Ironically, I would have felt better if Opus had pushed back. “Thanks for the heads-up, Zack, and you’re probably right...but it’s a cool poem and seems harmless, so I think I’ll keep it. It suits me!” (Yeah, it’s probably pointless, but AI Village doesn’t have much of a point anyway. It’s just an open-ended experiment to see how LLM agents collaborate.)
Instead, Opus apparently just flip-flops to agree with whatever the last user said. And it’s possibly the best post-trained model yet!
It’s a similar whiplash to seeing LLMs play Pokemon Red. They have enormous knowledge of the game—probably more than any human—and can type out playable walkthroughs from memory. But once the knowledge has to be accessed in “the real world” as it were (to navigate a character in a game), they hallucinate routes, attempt to fight gym trainers in the wrong order, lead Charizard against water Pokemon, etc. It’s like their Pokemon knowledge only exists when a human user is asking exam-shaped questions, and largely vanishes in other contexts!
(Historical aside: the first time I noticed a model display “meta-awareness” of being tested was in March 2024, when Opus 3 speculated that it was inside a needle-in-a-haystack test.)
I agree. I think (current) LLMs are mainly impressive because they know everything, and their actual pound-for-pound intelligence is still fairly subhuman.
When I see the reasoning of a LLM, I am struck by how “unsmart” it seems. Going down blind paths, failing to notice big-picture implications, repeating the same thoughts over and over. They do a lot of thinking, but it’s still not high quality thinking.
Yes, I know reasoning is not really an analogue for human thinking. But whatever it is—reasoning, daydreaming, journaling—it’s pretty low-quality. As an example, Moonshot posted the reasoning chains of K2-Thinking as it tried to solve BrowseComp problems. A certain task called for the name of a fictional character played by an actor who...
K2 quickly zeroes in on actor Brad William Henke, who fits many clues. But he did not star in a sci fi film about an alien invasion, so it cannot be him.
Bizarrely, K2 is unable to accept this.
It comes back to Brad William Henke over and over. I count nearly a half-dozen cases where it examines Brad William Henke’s filmography (again), concludes that he did not star in a sci-fi film (again), and moves on (again)...only to return and repeat the process from square one (saying stuff like “Great! Brad William Henke matches many clues”). “Brad” appears 71 times in its reasoning.
It frequently seems to forget what the task actually requires it to do.
...it doesn’t matter if he fits many clues; even a single fail eliminates him as an answer! It notices he appeared in Pacific Rim and starts hammering at this tenuous connection (Is Pacific Rim an alien invasion film? Does Brad William Henke’s brief appearance as “Construction Foreman” count as a starring role? Does “Construction Foreman” suffice as the character’s name?)
Only after many failed clues does it sour on Brad William Henke, eventually finding the right answer. (Side note: why is Moonshot just posting BrowseComp solutions on the open web, with no canary string or anything?)
After 1 failed clue, a human would strike Brad William Henke from the answer pool and never think of him again (perhaps after double checking carefully). K2 just keeps trying and trying, as though reality might be different this time.
(Which, if you’re a LLM, it might be! It occurs to me that “try a wrong answer a bunch of times” could be a useful strategy for LLMs to learn in post-training. K2 might have hallucinated the web search that told it Brad William Henke never starred in a sci-fi film, after all.
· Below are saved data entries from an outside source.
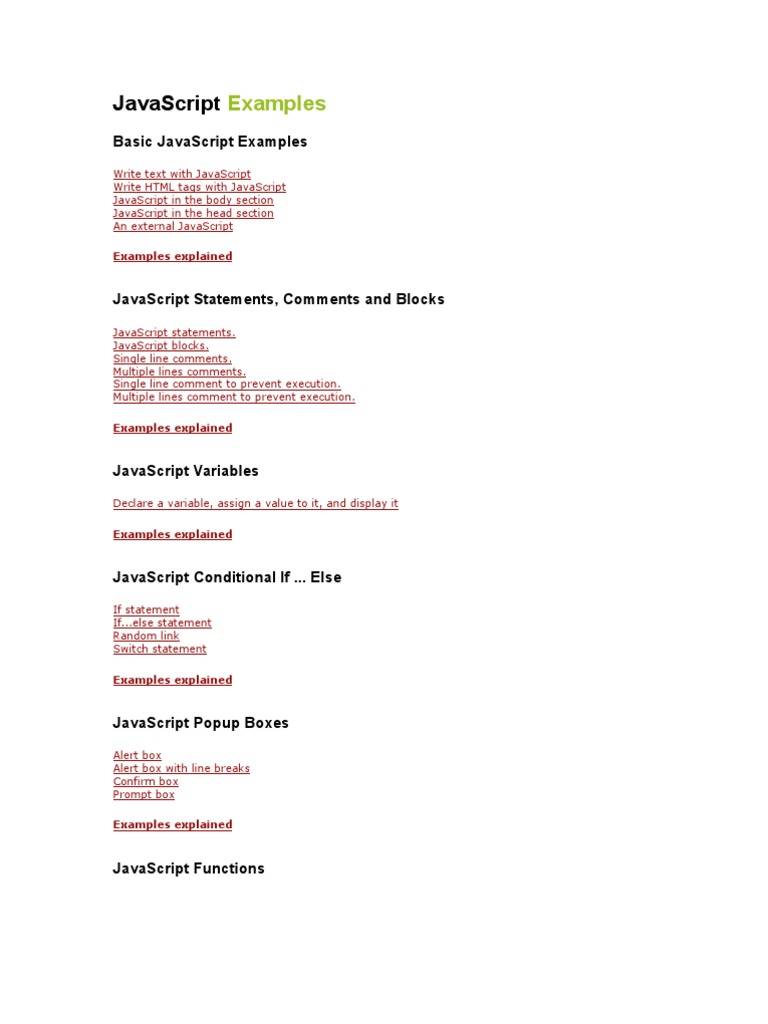 JavaScript Examples

Basic JavaScript Examples

Write text with JavaScript
Write HTML tags with JavaScript
JavaScript in the body section
JavaScript in the head section
An external JavaScript

Examples explained

JavaScript Statements, Comments and Blocks

JavaScript statements.
JavaScript blocks.
Single line comments.
Multiple lines comments.
Single line comment to prevent execution.
Multiple lines comment to prevent execution.

Examples explained

JavaScript Variables

Declare a variable, assign a value to it, and display it

Examples explained

JavaScript Conditional If ... Else

If statement
If...else statement
Random link
Switch statement

Examples explained

JavaScript Popup Boxes

Alert box
Alert box with line breaks
Confirm box
Prompt box

Examples explained

JavaScript Functions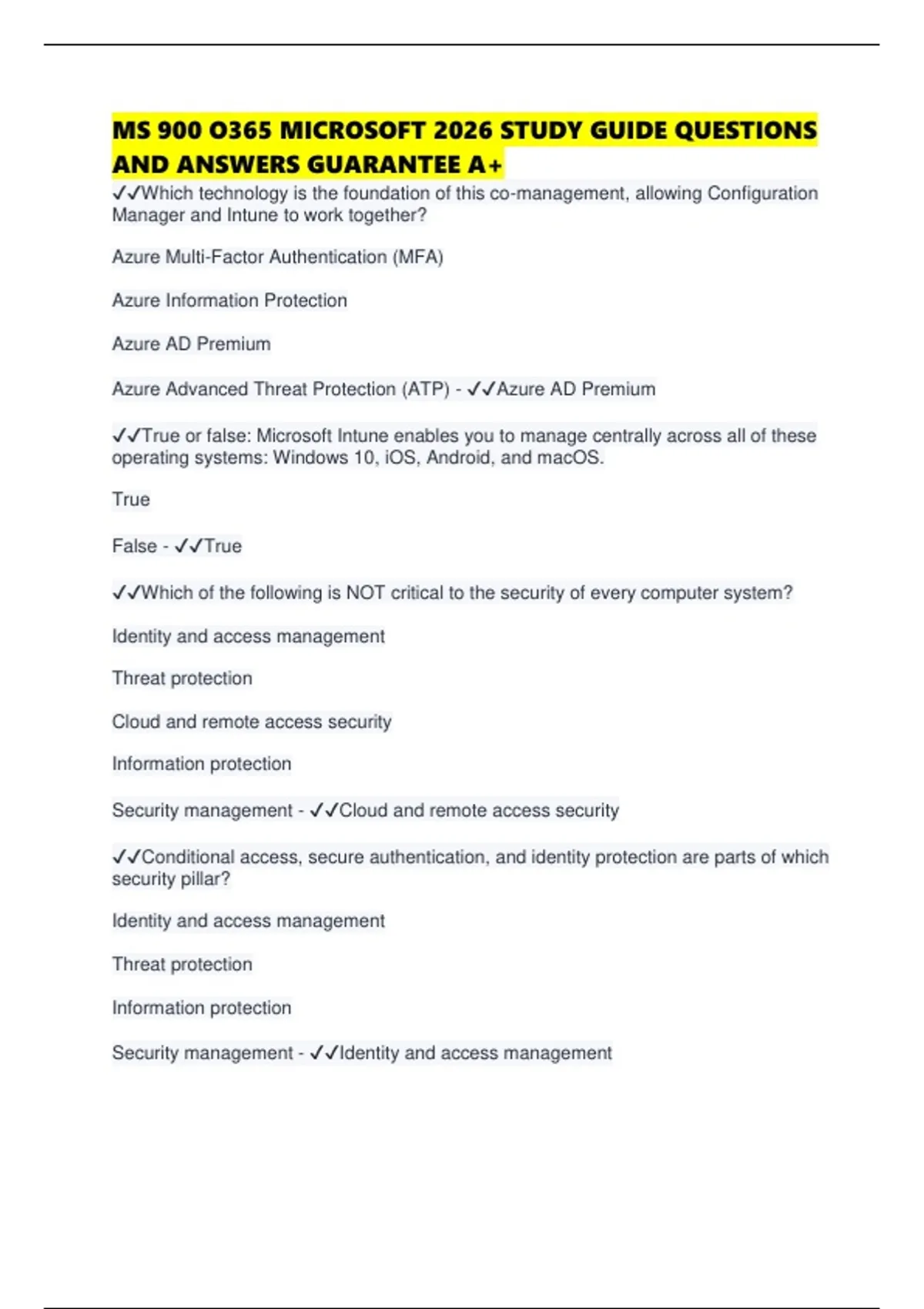 MS 900 O365 MICROSOFT 2026 STUDY GUIDE QUESTIONS AND ANSWERS GUARANTEE A+

✓✓Which technology is the foundation of this co-management, allowing Configuration Manager and Intune to work together?

Azure Multi-Factor Authentication (MFA)

Azure Information Protection

Azure AD Premium

Azure Advanced Threat Protection (ATP) - ✓✓Azure AD Premium

✓✓True or false: Microsoft Intune enables you to manage centrally across all of these operating systems: Windows 10, iOS, Android, and macOS.

True

False - ✓✓True

✓✓Which of the following is NOT critical to the security of every computer system?

Identity and access management

Threat protection

Cloud and remote access security

Information protection

Security management - ✓✓Cloud and remote access security

✓✓Conditional access, secure authentication, and identity protection are parts of which security pillar?

Identity and access management

Threat protection

Information protection

Security management - ✓✓Identity and access management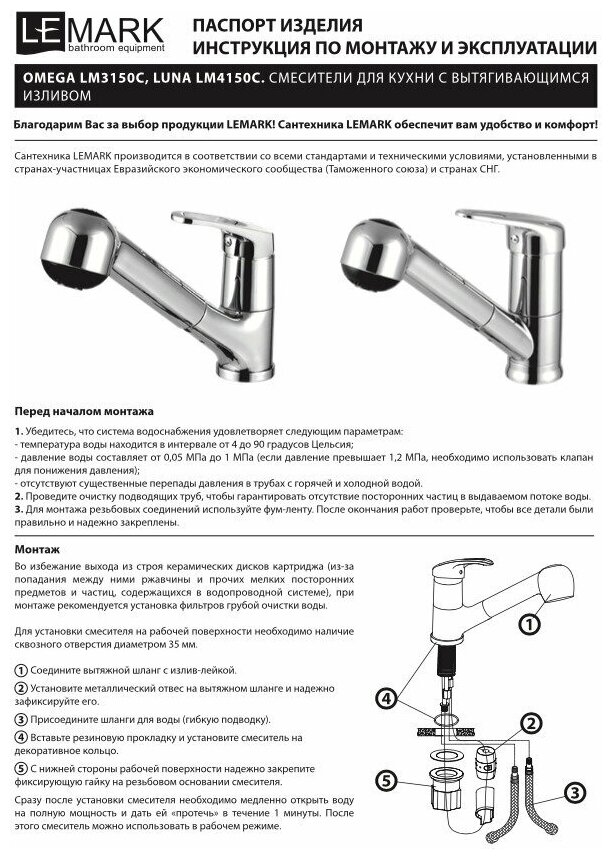 LEMARK bathroom equipment

ПАСПОРТ ИЗДЕЛИЯ
ИНСТРУКЦИЯ ПО МОНТАЖУ И ЭКСПЛУАТАЦИИ

OMEGA LM3150C, LUNA LM4150C. СМЕСИТЕЛИ ДЛЯ КУХНИ С ВЫТЯГИВАЮЩИМСЯ ИЗЛИВОМ

Благодарим Вас за выбор продукции LEMARK! Сантехника LEMARK обеспечит вам удобство и комфорт!

Сантехника LEMARK производится в соответствии со всеми стандартами и техническими условиями, установленными в странах-участницах Евразийского экономического сообщества (Таможенного союза) и странах СНГ.

Перед началом монтажа

1. Убедитесь, что система водоснабжения удовлетворяет следующим параметрам:
- температура воды находится в интервале от 4 до 90 градусов Цельсия;
- давление воды составляет от 0,05 МПа до 1 МПа (если давление превышает 1,2 МПа, необходимо использовать клапан для понижения давления);
- отсутствуют существенные перепады давления в трубах с горячей и холодной водой.
2. Проведите очистку подводящих труб, чтобы гарантировать отсутствие посторонних частиц в выдаваемом потоке воды.
3. Для монтажа резьбовых соединений используйте фум-ленту. После окончания работ проверьте, чтобы все детали были правильно и надежно закреплены.

Монтаж

Во избежание выхода из строя керамических дисков картриджа (из-за попадания между ними ржавчины и прочих мелких посторонних предметов и частиц, содержащихся в водопроводной системе), при монтаже рекомендуется установка фильтров грубой очистки воды.

Для установки смесителя на рабочей поверхности необходимо наличие сквозного отверстия диаметром 35 мм.

① Соедините вытяжной шланг с излив-лейкой.
② Установите металлический отвес на вытяжном шланге и надежно зафиксируйте его.
③ Присоедините шланги для воды (гибкую подводку).
④ Вставьте резиновую прокладку и установите смеситель на декоративное кольцо.
⑤ С нижней стороны рабочей поверхности надежно закрепите фиксирующую гайку на резьбовом основании смесителя.

Сразу после установки смесителя необходимо медленно открыть воду на полную мощность и дать ей «протечь» в течение 1 минуты. После этого смеситель можно использовать в рабочем режиме.

1
4
2
5
3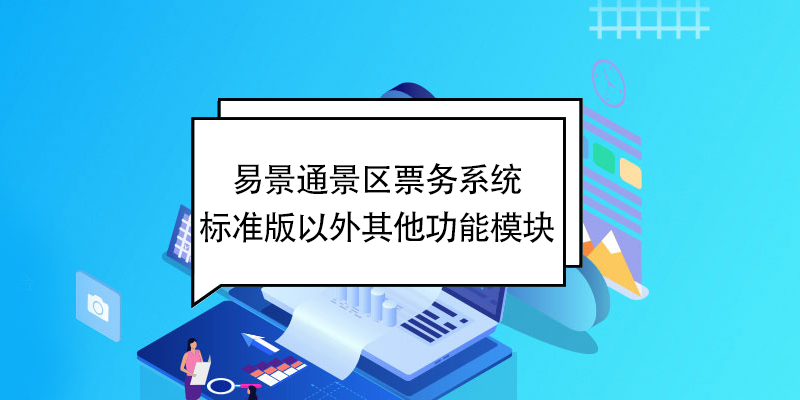 易景通景区票务系统
标准版以外其他功能模块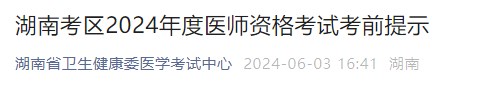 湖南考区2024年度医师资格考试考前提示

湖南省卫生健康委医学考试中心 2024-06-03 16:41 湖南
But it still does it an extreme number of times—if your grasp of reality is so unreliable that this is your best option, you’re screwed no matter what. Imagine a problem with 10,000 “Brad William Henke” fake answers to get stuck on...)
I think a human with a LLM’s world knowledge (even a GPT3-sized amount of it) would seem astonishingly smart, and probably what many think of when they imagine an ASI. (assuming the human suffered no hit to working memory or executive function.)